Thu. Nov 24th, 2022

The metaverse has arrived. Like TikTok, Instagram, and Facebook, it will soon be as ubiquitous as it is today (now Meta). It’s time to rethink how we teach children and prepare teachers to take advantage of these new opportunities as technology continues to advance. Technology, rather than educators, defines educational opportunity when education is behind the times.

With the introduction of “educational” apps designed for use on smartphones and tablets intended for adults, this is largely what happened. Researchers, educators, policymakers, and digital designers have the opportunity to lead the way rather than get caught in the whirlpool of the metaverse infrastructure. Virtual and augmented reality (AR/VR) must be linked to the physical world in new ways to fully realise the metaverse’s potential as a 3D, global, interconnected online space.

For the metaverse’s best educational practises, we propose an approach in this policy brief. Principles drawn from the science of how and what children learn should guide the design of new educational technology, according to our recommendations It’s also possible that the design of this new space goes awry. When it comes right down to it, we challenge those who are developing educational content for the metaverse to work with educators and scientists to make sure that children have the opportunity to engage in real human social interaction while exploring virtual spaces, that children’s agency is supported while they explore these spaces, and that diversity is taken into account when new content is being developed.
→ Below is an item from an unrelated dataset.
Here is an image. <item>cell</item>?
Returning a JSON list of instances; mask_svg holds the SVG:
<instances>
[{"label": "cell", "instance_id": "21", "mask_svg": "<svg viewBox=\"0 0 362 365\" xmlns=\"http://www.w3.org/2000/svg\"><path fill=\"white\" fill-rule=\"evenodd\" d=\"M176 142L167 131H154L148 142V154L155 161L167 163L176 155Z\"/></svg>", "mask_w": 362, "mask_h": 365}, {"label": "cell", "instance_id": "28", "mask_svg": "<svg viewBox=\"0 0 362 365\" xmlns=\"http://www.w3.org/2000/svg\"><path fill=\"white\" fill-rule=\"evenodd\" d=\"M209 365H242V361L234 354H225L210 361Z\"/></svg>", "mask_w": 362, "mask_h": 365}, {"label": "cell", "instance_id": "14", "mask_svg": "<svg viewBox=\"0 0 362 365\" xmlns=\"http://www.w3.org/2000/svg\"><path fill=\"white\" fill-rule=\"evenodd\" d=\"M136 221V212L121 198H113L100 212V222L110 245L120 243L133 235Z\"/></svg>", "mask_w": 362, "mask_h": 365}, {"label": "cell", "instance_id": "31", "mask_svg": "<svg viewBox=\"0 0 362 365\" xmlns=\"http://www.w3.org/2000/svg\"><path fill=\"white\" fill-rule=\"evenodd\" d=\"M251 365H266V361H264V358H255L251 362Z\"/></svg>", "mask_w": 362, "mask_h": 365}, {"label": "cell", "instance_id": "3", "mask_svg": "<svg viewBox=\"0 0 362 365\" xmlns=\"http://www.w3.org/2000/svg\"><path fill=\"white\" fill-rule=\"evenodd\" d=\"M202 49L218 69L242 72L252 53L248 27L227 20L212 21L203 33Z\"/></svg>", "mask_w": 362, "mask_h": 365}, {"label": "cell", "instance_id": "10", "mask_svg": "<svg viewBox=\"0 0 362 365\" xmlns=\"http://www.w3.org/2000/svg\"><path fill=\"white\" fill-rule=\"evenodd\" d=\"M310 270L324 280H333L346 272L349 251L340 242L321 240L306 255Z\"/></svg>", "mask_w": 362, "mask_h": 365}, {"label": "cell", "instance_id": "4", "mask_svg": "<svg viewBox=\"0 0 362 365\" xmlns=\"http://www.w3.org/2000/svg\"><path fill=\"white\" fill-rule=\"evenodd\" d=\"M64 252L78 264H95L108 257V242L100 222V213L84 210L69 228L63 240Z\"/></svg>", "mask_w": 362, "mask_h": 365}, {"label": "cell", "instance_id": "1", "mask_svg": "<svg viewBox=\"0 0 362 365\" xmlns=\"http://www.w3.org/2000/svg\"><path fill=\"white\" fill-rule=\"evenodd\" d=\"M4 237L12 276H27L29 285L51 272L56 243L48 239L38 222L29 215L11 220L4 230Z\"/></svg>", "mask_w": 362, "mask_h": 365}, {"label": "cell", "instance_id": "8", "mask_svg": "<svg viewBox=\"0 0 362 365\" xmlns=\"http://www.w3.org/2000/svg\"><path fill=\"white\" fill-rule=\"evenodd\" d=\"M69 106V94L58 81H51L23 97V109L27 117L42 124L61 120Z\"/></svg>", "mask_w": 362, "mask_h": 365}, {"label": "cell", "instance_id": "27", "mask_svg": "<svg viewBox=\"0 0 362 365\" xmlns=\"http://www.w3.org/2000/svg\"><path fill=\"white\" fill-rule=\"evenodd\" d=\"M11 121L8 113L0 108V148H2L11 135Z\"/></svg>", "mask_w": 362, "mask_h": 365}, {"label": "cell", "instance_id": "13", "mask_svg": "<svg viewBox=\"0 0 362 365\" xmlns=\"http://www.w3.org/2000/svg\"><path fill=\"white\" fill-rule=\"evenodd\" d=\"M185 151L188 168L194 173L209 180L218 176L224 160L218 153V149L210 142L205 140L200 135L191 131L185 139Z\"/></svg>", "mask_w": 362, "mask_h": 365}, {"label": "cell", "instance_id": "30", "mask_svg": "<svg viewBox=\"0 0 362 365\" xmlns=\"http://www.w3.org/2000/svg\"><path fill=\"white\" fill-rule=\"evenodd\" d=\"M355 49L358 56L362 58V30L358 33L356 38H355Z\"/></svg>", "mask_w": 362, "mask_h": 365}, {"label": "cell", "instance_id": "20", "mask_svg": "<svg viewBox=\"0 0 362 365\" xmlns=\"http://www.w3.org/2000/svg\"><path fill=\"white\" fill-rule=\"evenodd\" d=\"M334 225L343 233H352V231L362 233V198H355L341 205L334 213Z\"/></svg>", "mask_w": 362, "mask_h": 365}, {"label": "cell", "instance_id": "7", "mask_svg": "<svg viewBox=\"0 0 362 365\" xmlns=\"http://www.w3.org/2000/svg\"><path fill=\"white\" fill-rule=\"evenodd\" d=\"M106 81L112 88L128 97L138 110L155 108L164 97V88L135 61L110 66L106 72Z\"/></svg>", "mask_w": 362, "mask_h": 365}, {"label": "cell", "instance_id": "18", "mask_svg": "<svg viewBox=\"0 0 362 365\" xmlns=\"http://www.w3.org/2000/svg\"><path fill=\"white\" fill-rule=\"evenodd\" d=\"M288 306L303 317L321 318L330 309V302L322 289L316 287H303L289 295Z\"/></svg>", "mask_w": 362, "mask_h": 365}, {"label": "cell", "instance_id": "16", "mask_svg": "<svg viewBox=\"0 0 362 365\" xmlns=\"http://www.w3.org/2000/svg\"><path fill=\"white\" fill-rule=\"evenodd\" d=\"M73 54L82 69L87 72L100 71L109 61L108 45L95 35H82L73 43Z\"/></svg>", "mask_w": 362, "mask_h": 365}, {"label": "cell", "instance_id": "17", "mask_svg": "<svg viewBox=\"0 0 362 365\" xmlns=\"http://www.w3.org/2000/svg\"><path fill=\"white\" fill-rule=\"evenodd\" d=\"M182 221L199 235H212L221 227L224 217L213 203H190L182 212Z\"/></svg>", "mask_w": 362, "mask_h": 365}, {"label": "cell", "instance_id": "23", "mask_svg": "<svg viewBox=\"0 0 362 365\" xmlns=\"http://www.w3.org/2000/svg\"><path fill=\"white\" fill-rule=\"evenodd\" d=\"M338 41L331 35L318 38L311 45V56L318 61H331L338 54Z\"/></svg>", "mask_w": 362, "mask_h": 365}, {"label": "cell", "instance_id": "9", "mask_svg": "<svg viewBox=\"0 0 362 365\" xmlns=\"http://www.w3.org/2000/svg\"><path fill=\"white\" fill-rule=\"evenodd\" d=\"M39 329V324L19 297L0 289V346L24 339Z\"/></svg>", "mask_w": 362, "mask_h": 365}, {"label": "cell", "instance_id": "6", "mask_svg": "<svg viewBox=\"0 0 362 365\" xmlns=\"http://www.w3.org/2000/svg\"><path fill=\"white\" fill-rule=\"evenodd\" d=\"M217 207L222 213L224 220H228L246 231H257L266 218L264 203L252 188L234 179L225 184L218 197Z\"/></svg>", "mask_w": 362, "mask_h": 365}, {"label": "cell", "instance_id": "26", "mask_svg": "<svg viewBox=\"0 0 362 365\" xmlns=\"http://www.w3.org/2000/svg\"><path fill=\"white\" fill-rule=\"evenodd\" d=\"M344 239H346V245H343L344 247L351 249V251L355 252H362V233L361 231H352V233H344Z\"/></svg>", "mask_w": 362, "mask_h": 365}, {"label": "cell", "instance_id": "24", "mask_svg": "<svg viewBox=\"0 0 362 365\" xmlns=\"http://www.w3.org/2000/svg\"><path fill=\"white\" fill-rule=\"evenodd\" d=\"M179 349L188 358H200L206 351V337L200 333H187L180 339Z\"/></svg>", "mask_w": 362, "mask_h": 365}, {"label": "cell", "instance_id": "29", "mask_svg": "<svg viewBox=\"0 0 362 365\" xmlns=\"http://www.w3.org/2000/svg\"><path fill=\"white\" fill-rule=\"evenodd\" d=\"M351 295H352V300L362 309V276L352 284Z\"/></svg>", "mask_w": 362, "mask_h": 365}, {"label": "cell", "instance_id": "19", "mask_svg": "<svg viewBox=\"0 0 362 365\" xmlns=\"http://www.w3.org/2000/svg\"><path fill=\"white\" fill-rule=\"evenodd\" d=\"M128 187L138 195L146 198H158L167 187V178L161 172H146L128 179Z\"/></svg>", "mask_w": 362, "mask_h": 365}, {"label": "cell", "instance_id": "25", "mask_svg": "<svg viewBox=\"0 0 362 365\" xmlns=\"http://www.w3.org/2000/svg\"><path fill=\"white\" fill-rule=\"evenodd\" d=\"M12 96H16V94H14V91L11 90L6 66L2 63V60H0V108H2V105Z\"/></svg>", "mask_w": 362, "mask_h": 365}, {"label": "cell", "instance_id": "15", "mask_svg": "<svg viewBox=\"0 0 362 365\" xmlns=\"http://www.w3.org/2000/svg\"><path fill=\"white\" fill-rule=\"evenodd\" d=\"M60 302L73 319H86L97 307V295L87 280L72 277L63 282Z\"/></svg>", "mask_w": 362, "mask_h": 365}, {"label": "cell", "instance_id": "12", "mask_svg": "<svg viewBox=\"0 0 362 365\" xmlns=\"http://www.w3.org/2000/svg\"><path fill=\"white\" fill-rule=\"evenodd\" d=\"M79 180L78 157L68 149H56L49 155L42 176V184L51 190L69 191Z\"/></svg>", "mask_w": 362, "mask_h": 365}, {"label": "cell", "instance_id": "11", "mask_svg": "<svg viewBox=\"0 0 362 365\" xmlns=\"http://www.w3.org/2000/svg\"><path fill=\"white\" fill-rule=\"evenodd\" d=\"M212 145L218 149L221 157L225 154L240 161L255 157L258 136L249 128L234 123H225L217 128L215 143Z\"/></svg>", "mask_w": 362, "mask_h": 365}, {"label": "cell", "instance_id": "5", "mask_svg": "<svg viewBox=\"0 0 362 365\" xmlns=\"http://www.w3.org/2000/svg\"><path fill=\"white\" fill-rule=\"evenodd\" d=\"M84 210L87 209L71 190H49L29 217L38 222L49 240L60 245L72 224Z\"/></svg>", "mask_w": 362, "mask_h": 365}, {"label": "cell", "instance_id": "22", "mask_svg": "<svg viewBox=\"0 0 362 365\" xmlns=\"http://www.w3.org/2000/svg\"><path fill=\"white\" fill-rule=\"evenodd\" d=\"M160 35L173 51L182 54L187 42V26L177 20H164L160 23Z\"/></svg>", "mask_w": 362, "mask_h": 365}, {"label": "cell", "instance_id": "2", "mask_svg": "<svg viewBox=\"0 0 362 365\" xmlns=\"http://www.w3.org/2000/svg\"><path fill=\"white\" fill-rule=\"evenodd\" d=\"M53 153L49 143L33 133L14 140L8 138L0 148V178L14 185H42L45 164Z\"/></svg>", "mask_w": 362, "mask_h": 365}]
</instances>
In the words of Helen Shwe Hadani:

The Center for Universal Education’s Global Economy and Development Fellow At Brookings Metro Center for Transformative Placemaking, I serve as a fellow.

Professor at Northwestern University’s School of Communication

Imagine a classroom surrounded by whiteboards and chairs that can be moved. Students are enthralled by tales of Greek mythology, the might of Zeus, the sky god, and the legends of Hercules, Zeus’s son, whose prowess was legendary.

A timeline appears out of nowhere in the centre of the floor. Students remove their chairs and stand in the present in order to descend into a new reality that they will experience in the year 300 BC. They’ve stepped into the realm of Greek mythology. They’re surrounded by carts and market vendors, and from the top of the hill, they can see the gods’ temples and the people who worship them. They investigate, inquire, ponder, and learn!

Questions remain: “How could we possibly know about the richness of Greek life?” If we weren’t there, how would we know what was being sold at the market and which gods were most important?”

Each child is then positioned on the timeline so that they can return to the present. Afterward, the teacher Ruined old temples and columns litter the ground as images of brown dust fill the walls around them. To answer the age-old question of how we construct the past while living in the present, each child now has a unique opportunity to play archaeologist. To till the plot, the avatars are provided with a shovel and brush. Teacher: “The society you saw was buried in the dirt, like all societies before it. You can read each layer of dirt as if it were a storybook that you can piece together,” To better understand the dirt, the kids shift their avatar positions and begin to examine it with greater care and curiosity. Each one discovers pottery shards and even the partial faces of statues that once stood proudly in their respective locations. They present their findings to the class after 20 minutes of digging in the soil. The virtual and real learning spaces they have created together have built-in opportunities for collaborative learning and co-creation.